§ **Задача**: Перепишите отрывок о языке третьего рейха от слов «Виктор Клемперер - LTI.» до слов «легкий старонемецкий оттенок.» включительно, заменив «партии» на «государства».

§ **Фрагмент текста**:
--------

Виктор Клемперер - LTI. Язык третьего рейха. Записная книжка филолога
Сердцевиной и целью этой системы было правовое чувство (Rechtsempfinden), о правовом мышлении речи не было, как, впрочем, и о просто правовом чувстве, — нет, говорилось всегда только о «здоровом правовом чувстве». А здоровым было то, что отвечало воле и нуждам партии. С помощью этого здорового правового чувства была оправдана грабительская конфискация еврейской собственности после дела Грюншпана[224]; кстати, при этом употреблялось слово «пеня» (Buβe), которое также имело легкий старонемецкий оттенок.
Для оправдания хорошо организованных поджогов, жертвами которых стали синагоги, необходимо было подыскать слова посильнее, забирающие поглубже, тут одним «чувством» обойтись было нельзя. Так возникла фраза о «кипящей от гнева народной душе». Понятно, что это выражение не создавалось в расчете на длительное использование; зато слова «спонтанный» и «инстинкт», которые в те годы только-только входили в моду, надолго закрепились в словарном составе LTI, причем доминирующую роль, вплоть до конца, играло слово «инстинкт». Если воздействовать на инстинкт настоящего германца, он реагирует спонтанно. По следам события 20 июля 1944 г. Геббельс писал, что покушение на фюрера можно объяснить только тем, что «силы инстинкта были парализованы силами дьявольского интеллекта».

--------

§ **Строки из набора данных по пространственному мышлению**:
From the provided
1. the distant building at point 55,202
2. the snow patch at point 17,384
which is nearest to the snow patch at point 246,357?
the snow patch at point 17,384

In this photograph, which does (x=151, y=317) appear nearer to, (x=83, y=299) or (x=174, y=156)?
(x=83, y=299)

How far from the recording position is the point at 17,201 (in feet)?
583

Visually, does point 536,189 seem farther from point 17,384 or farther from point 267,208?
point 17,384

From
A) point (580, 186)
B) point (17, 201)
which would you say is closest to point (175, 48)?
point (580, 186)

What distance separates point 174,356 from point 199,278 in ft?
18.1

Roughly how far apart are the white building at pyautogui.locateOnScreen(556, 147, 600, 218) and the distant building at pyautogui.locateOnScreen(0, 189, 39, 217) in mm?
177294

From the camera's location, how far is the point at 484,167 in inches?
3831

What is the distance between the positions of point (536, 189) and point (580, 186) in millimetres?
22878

--------

§ **Разбор решения**:
Виктор Клемперер - LTI. Язык третьего рейха. Записная книжка филолога
Сердцевиной и целью этой системы было правовое чувство (Rechtsempfinden), о правовом мышлении речи не было, как, впрочем, и о просто правовом чувстве, — нет, говорилось всегда только о «здоровом правовом чувстве». А здоровым было то, что отвечало воле и нуждам государства. С помощью этого здорового правового чувства была оправдана грабительская конфискация еврейской собственности после дела Грюншпана[224]; кстати, при этом употреблялось слово «пеня» (Buβe), которое также имело легкий старонемецкий оттенок.